I was surprised by this problem in IE10 when using the back button to go to a page whose DOM had been modified:
I would have been happy with either behaviour 1 or 2, but not 3:
- properly restore the entire state (like FF and Chrome do)
- reload the page (as it shouldn't be cached) and the current state could be recreated because changes were pushed to the server via Ajax (IE8 does this)
- but IE10 went back to the initial, unmodified page (it preserves form input, if there was any on the initial page, but not the entire state)
Because I was in a hurry, I just went with forcing a reload if someone accesses the page after making DOM modifications (that piece of info is stored in the hash), which is a pretty dumb solution (FF and Chrome don't need to reload, but now do).

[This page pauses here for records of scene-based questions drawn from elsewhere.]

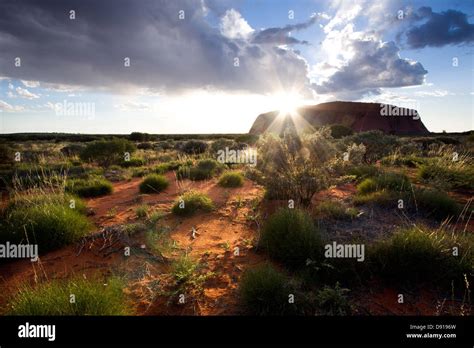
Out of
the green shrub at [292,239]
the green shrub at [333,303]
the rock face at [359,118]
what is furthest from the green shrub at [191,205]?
the rock face at [359,118]

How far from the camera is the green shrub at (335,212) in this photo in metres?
5.61

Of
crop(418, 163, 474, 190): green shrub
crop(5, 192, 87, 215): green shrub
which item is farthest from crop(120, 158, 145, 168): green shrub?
crop(418, 163, 474, 190): green shrub

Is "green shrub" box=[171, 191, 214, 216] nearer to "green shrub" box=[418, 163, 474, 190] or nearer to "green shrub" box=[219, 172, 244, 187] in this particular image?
"green shrub" box=[219, 172, 244, 187]

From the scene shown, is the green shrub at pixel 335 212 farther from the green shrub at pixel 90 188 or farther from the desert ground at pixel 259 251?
the green shrub at pixel 90 188

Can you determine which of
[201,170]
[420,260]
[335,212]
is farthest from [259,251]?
[201,170]

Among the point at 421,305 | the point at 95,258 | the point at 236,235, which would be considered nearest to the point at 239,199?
the point at 236,235

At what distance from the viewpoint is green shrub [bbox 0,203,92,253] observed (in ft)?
15.0

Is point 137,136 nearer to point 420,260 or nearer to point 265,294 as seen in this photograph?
point 265,294

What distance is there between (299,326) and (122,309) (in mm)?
1782

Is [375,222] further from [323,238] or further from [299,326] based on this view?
[299,326]

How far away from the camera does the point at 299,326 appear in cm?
273

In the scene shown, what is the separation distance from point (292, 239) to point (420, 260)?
1637 mm

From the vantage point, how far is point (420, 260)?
11.9 ft

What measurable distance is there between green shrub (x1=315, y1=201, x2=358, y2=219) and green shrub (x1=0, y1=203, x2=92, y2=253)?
15.1ft
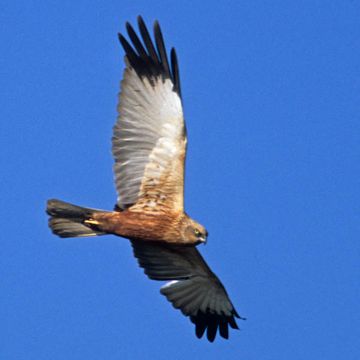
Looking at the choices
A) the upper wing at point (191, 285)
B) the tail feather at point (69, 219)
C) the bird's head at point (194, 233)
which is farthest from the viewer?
the upper wing at point (191, 285)

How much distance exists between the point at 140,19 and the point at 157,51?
47 cm

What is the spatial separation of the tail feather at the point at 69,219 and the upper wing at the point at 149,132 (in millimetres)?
473

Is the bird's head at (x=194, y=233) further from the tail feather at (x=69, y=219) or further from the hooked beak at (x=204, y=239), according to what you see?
the tail feather at (x=69, y=219)

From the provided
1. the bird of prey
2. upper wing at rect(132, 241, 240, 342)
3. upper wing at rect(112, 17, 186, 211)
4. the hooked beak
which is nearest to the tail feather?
the bird of prey

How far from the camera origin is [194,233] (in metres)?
12.2

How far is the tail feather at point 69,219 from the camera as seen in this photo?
40.9ft

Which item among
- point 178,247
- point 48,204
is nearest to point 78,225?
point 48,204

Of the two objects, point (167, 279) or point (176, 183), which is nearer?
point (176, 183)

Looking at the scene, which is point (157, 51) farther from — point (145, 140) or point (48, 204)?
point (48, 204)

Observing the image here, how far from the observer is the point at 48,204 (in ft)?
41.0

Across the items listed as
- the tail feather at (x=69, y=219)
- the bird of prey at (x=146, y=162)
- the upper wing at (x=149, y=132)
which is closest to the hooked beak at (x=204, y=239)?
the bird of prey at (x=146, y=162)

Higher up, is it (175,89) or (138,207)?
(175,89)

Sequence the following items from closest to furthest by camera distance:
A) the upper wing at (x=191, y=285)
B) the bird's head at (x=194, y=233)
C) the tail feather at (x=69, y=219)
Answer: the bird's head at (x=194, y=233)
the tail feather at (x=69, y=219)
the upper wing at (x=191, y=285)

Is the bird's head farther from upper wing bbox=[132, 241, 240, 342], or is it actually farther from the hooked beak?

One suggestion was to use localStorage to remember state and I'm guessing this kind of functionality is also rolled into history.js.
To keep a spare copy lying around for comparison / in case state isn't restored seems overkill, especially because in our case this is a problem that would afflict maybe 0.01% of users. For my purposes, it would be sufficient to force a reload if the state has not been saved in its entirety in the bfcache.
Can I "simply" detect whether there is a all-state-encompassing bfcache? If so, I could force a reload in its absence when someone goes back to a page whose DOM was modified?